If you preface the answer to the first part of the first question with ‘ 1a) ’ and then preface the answer to the second part of the question with ‘1b)’ the examiner will get the idea that you are
following the Pozzoli approach, and this will be reinforced by prefacing the answers to the three remaining questions with the appropriate numbers.
In answering question 1b) in real life there can often be a long discussion as to what information is within the common general knowledge. In FD4, however, you can only rely on the information provided in the question, and so the only real decision that you have to make is what information in the documents provided is known to the skilled person. There will not be any marks for waffle about the skilled person knowing about this general area, but not that general area. You must move straight to a decision as to which documents or disclosures will be in the common general knowledge, and which documents or disclosures will not. This, again, can be dealt with together for all of the claims at the start of the Inventive Step section.
In setting the question, the examiner could identify some documents as being within the common general knowledge, but the examiner is trying to test your powers of deduction, and so provides a selection of disclosures to see if you can come up with reasons why any disclosure is, or is not, common general knowledge to the skilled person. There have been many cases in which the scope of the common general knowledge has been discussed, and the conclusion has been reached that it includes standard texts or material accepted without question by those in that line of work, and so includes text books, regulations, and methods and products which have been widely used in the relevant field. The common general knowledge does not automatically include all patents in the field, or all sales of products, especially if the total number of products sold was very low in comparison with the size of the market. However, if a document is quite old, or an ‘isolated’ document, then it may be possible argue that the document is not in the common general knowledge.

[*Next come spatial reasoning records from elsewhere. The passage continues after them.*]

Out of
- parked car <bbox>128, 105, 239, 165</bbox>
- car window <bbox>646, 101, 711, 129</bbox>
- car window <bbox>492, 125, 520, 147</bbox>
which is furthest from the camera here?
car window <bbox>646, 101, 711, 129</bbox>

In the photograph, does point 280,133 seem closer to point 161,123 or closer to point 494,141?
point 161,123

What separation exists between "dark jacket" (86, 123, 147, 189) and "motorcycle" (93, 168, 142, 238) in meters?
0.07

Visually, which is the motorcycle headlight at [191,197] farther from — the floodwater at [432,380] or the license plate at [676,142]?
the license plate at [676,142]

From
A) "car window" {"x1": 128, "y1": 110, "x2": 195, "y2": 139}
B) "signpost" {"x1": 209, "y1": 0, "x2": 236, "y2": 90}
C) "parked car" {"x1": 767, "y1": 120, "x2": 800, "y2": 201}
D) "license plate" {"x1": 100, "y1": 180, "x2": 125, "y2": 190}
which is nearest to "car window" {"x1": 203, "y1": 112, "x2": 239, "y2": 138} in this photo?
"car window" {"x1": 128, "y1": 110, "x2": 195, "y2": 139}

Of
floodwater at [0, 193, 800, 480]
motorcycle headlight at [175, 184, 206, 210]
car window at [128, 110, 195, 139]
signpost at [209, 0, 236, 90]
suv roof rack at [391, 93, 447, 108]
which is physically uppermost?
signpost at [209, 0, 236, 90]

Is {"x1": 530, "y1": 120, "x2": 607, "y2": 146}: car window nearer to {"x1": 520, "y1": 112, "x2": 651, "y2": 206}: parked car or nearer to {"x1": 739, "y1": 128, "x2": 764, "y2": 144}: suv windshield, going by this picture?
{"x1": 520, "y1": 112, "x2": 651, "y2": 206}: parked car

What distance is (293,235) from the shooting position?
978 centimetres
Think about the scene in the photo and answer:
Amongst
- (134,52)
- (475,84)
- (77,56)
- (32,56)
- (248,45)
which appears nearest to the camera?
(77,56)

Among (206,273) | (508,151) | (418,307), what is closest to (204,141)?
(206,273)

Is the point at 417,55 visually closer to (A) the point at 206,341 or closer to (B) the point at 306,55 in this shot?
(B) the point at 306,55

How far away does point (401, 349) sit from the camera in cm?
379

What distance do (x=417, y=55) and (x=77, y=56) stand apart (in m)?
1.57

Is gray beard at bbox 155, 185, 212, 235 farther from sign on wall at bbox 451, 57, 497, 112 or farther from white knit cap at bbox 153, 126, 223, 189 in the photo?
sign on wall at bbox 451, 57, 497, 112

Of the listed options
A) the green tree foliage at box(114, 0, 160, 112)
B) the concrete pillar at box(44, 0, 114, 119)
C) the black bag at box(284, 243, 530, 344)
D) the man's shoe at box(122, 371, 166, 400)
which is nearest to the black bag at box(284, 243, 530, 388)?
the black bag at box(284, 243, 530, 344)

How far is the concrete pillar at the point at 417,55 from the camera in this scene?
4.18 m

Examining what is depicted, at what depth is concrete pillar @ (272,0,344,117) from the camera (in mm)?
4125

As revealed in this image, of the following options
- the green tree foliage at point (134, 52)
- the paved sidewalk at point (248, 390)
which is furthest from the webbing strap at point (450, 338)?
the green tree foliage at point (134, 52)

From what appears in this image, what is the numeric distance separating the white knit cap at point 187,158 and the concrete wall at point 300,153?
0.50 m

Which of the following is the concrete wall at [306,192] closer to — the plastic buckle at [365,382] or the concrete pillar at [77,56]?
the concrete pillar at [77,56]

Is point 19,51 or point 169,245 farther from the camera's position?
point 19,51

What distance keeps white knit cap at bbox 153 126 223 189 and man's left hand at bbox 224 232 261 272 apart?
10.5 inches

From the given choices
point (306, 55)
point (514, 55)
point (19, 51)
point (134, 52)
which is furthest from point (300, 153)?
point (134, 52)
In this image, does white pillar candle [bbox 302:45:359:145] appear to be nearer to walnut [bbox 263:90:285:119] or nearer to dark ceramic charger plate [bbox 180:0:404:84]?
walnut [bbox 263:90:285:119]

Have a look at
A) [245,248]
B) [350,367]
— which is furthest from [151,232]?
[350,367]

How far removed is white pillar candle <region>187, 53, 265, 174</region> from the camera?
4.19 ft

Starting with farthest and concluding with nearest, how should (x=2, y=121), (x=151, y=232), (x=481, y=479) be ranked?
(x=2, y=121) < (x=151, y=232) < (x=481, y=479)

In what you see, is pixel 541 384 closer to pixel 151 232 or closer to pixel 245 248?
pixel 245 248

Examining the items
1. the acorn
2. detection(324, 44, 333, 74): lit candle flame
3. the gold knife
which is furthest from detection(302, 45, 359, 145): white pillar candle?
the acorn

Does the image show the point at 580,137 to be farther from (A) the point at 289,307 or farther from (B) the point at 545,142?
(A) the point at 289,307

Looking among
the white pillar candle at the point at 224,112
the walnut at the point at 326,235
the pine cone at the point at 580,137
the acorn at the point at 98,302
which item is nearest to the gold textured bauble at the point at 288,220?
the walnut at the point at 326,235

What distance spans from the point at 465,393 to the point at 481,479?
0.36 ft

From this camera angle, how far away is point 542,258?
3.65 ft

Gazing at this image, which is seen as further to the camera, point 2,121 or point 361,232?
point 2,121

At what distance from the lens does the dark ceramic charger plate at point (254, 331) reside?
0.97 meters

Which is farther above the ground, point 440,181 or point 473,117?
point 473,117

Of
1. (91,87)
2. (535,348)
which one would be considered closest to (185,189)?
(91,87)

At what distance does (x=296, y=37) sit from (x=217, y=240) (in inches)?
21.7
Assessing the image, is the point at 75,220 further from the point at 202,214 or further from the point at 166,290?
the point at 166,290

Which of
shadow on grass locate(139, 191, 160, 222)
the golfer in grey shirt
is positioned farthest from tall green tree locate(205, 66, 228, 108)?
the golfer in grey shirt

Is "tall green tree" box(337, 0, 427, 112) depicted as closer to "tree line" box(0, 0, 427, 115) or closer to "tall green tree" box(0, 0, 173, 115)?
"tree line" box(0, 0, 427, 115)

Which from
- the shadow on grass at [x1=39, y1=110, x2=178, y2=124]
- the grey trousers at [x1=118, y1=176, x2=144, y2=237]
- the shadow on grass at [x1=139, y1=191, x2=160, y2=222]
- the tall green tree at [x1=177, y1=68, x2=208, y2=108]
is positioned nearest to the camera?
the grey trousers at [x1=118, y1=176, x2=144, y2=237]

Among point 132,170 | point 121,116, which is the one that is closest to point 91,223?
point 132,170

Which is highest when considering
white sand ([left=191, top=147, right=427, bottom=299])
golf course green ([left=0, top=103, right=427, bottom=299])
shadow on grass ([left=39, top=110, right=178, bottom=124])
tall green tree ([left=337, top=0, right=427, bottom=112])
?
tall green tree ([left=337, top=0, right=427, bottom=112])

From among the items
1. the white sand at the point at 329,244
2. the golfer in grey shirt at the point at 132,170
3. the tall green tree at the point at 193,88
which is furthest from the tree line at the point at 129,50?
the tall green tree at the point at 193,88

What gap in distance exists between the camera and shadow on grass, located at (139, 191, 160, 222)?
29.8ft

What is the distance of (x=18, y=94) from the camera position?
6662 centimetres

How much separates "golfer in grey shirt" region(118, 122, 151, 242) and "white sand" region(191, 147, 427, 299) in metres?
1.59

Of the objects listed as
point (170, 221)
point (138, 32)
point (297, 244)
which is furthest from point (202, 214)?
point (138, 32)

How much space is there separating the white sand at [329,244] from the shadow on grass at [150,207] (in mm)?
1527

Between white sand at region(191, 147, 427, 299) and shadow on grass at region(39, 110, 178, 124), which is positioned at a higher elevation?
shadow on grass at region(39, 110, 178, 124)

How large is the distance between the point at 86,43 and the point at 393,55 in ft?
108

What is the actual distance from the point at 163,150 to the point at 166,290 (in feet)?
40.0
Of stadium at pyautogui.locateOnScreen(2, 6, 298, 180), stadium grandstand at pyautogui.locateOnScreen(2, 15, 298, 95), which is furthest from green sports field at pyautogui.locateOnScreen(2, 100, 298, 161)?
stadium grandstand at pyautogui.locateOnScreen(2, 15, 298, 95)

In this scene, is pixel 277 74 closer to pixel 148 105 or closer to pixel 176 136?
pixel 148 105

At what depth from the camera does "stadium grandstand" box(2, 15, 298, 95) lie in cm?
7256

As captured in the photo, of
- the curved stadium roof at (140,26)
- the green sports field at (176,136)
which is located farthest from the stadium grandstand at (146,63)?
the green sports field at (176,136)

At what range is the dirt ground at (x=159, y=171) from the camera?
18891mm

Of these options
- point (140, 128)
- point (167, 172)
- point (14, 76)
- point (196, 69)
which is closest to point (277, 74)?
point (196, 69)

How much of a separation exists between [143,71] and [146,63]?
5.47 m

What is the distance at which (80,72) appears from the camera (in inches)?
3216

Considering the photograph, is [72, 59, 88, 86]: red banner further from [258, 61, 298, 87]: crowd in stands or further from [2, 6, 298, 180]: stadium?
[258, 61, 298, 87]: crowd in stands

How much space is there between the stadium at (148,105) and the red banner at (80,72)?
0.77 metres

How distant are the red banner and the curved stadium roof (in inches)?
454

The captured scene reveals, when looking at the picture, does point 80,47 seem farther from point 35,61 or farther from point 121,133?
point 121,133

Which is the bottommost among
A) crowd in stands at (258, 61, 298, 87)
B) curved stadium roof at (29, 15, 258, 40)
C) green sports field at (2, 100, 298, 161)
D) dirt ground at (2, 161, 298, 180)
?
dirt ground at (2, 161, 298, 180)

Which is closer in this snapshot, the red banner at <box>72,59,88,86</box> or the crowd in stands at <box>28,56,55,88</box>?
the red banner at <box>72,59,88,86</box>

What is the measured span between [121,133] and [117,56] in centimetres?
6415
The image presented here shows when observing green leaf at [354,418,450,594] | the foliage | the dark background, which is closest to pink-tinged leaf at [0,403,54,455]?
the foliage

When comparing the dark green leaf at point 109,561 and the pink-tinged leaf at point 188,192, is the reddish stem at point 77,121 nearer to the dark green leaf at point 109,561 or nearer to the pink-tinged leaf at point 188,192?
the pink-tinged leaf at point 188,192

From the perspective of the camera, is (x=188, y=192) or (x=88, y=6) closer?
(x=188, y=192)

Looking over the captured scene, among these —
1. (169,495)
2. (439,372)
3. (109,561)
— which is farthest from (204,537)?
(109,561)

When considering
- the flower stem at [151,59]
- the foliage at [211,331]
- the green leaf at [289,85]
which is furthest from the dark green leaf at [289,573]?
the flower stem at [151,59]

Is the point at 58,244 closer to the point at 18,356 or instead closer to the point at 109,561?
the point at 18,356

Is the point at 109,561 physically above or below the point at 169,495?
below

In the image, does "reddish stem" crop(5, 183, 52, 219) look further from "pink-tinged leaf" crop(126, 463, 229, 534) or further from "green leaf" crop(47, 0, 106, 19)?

Also the common general knowledge does not necessarily include specific design details of prior-sold products.
In FD4, you must look closely at the documents and disclosures provided to see if you can come up with any reason why each disclosure might be well known to the skilled person. It is usually easy to decide if a textbook is in the right field. It may be more difficult to decide about a publication which is in a similar field. Would the skilled person be expected to consider that similar field? Is there any motive for the skilled person to look in the other field? Do the same problems face designers in the two fields? Or are the fields very separate commercially? The examiner will expect you to explore the possibilities and reach a conclusion.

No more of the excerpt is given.